• _Records for this exercise_:
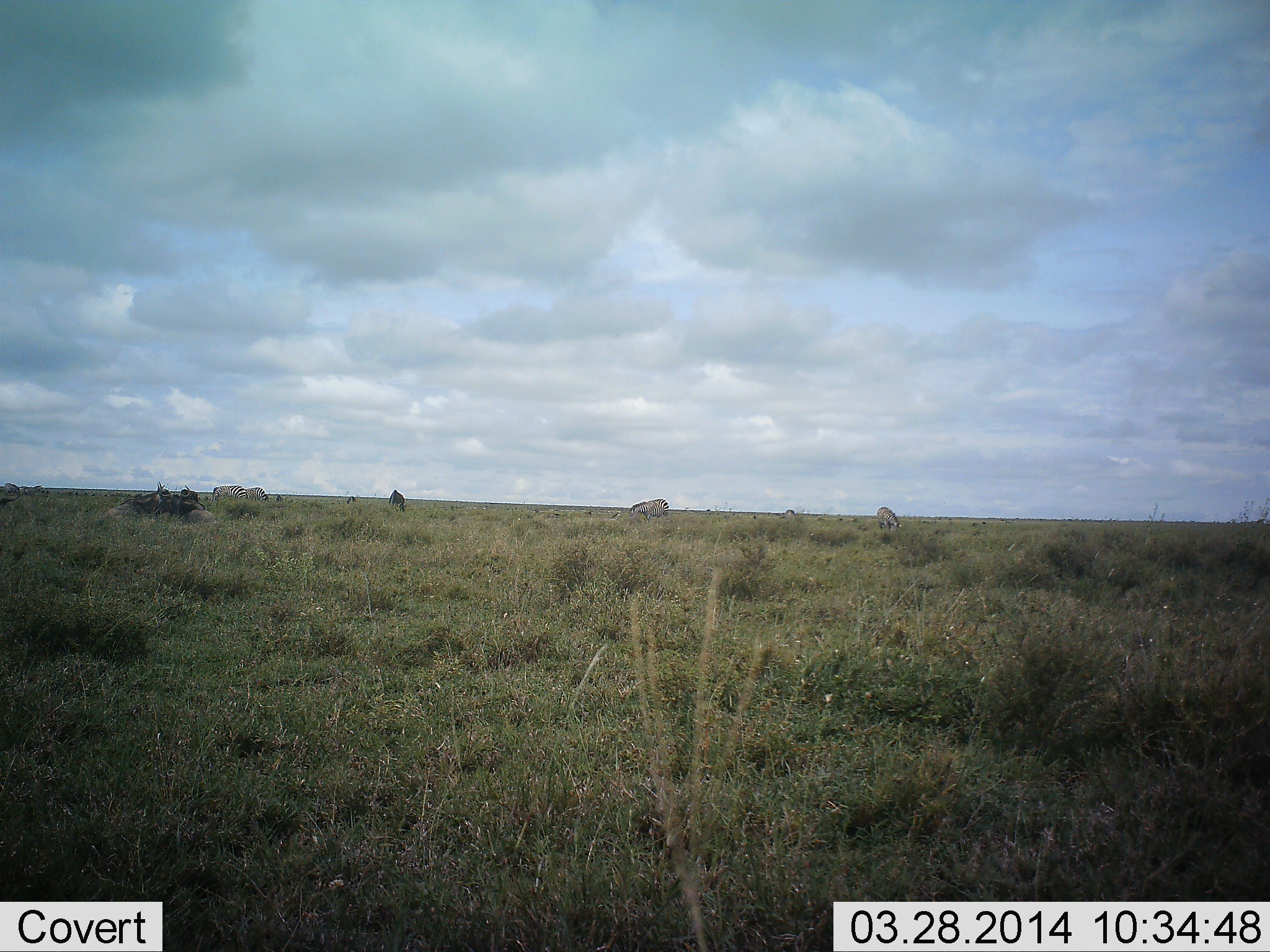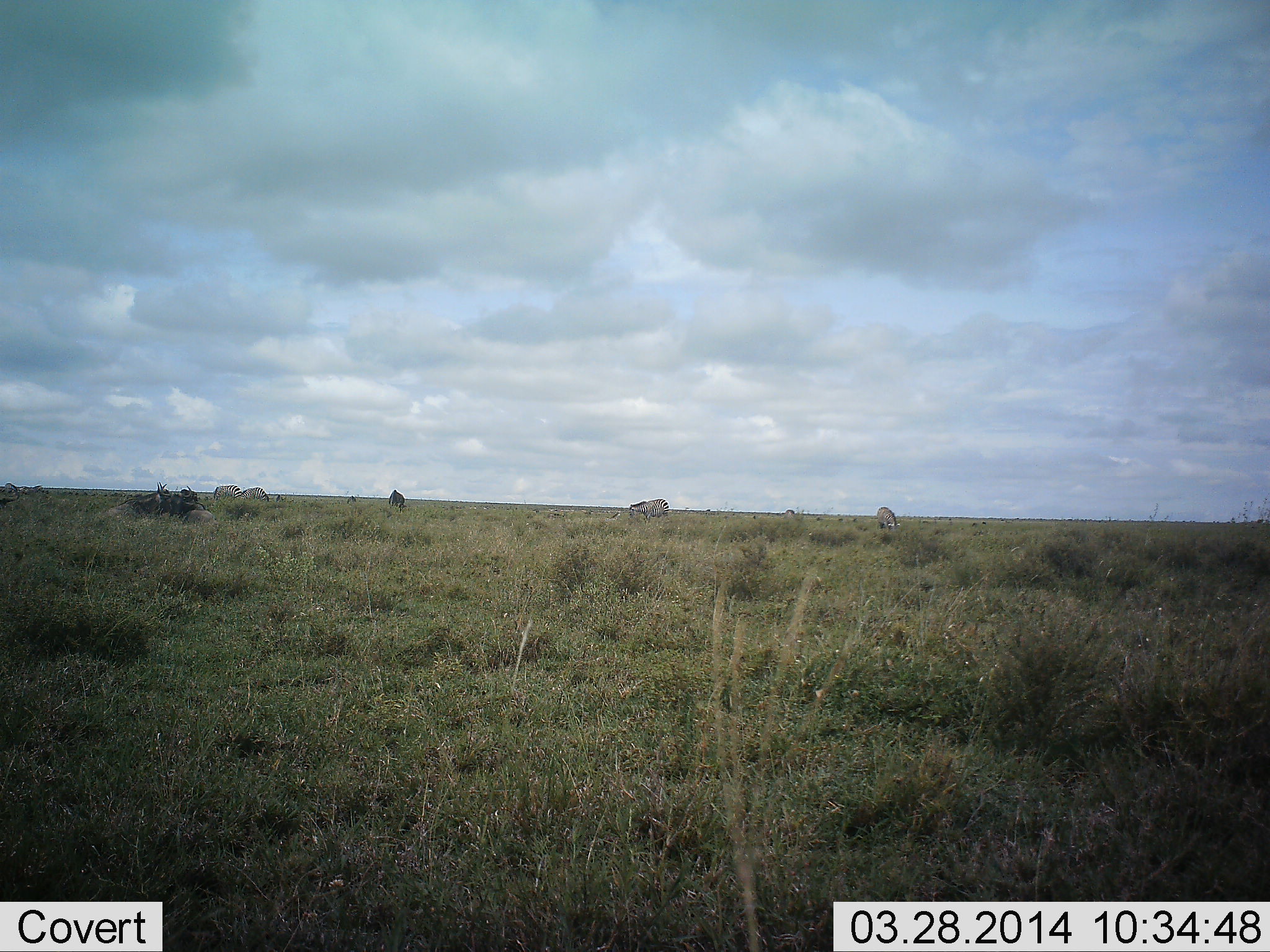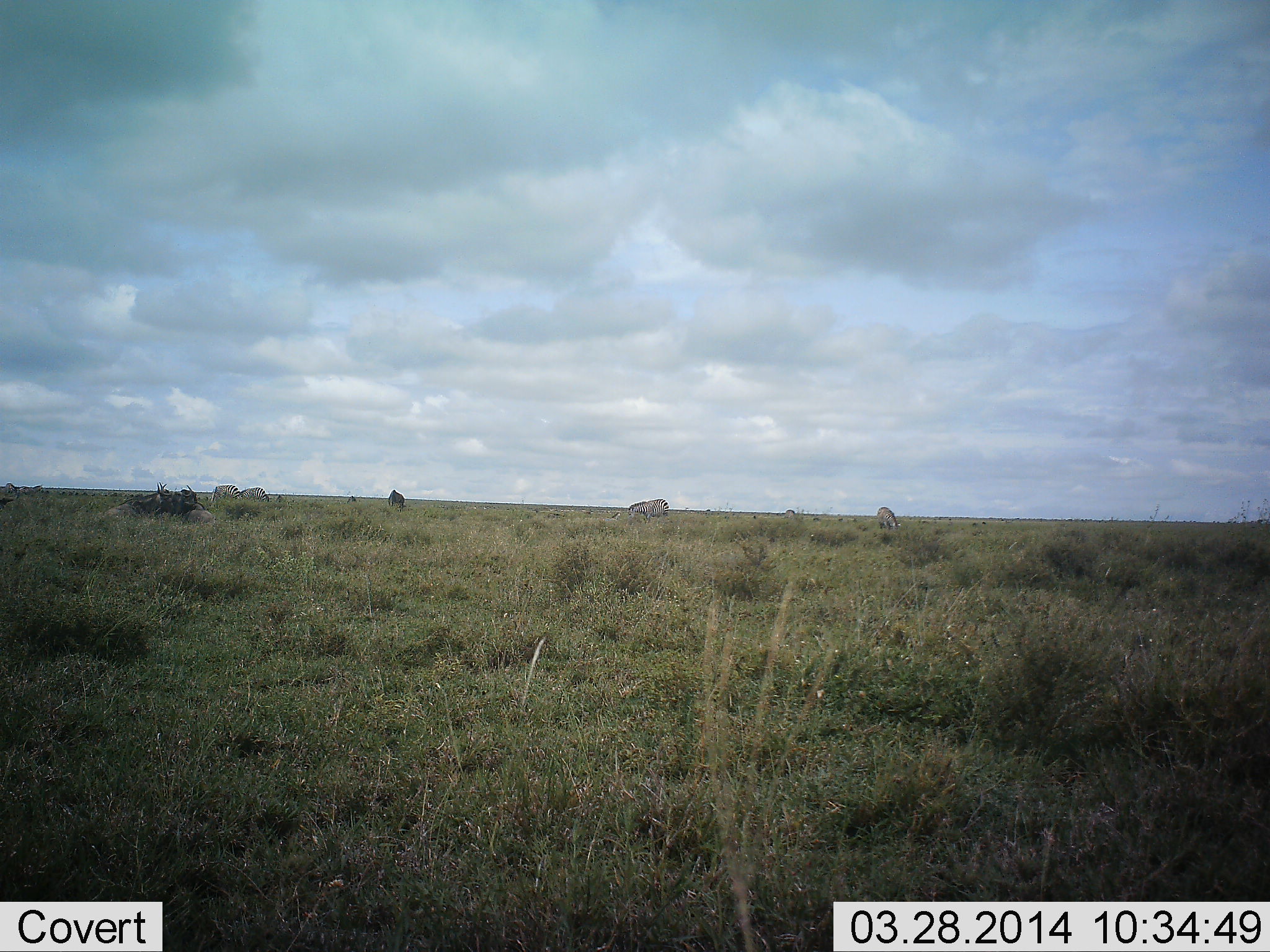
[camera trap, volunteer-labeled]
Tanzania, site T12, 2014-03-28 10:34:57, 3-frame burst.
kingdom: Animalia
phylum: Chordata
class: Mammalia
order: Perissodactyla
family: Equidae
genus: Equus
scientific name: Equus quagga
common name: plains zebra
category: zebra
Zebra (plains zebra) (Equus quagga), count 5. Behavior (volunteer vote fractions): standing 15%, resting 0%, moving 8%, interacting 0%. Young present (vote fraction): 0%. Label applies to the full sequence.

• _What needs to be done_:
Nothing but the lines from the one that contains "genus: Equus" through the last line of the entries should appear in your reply, each repeated exactly.

• _Solution for this task_:
genus: Equus
scientific name: Equus quagga
common name: plains zebra
category: zebra
Zebra (plains zebra) (Equus quagga), count 5. Behavior (volunteer vote fractions): standing 15%, resting 0%, moving 8%, interacting 0%. Young present (vote fraction): 0%. Label applies to the full sequence.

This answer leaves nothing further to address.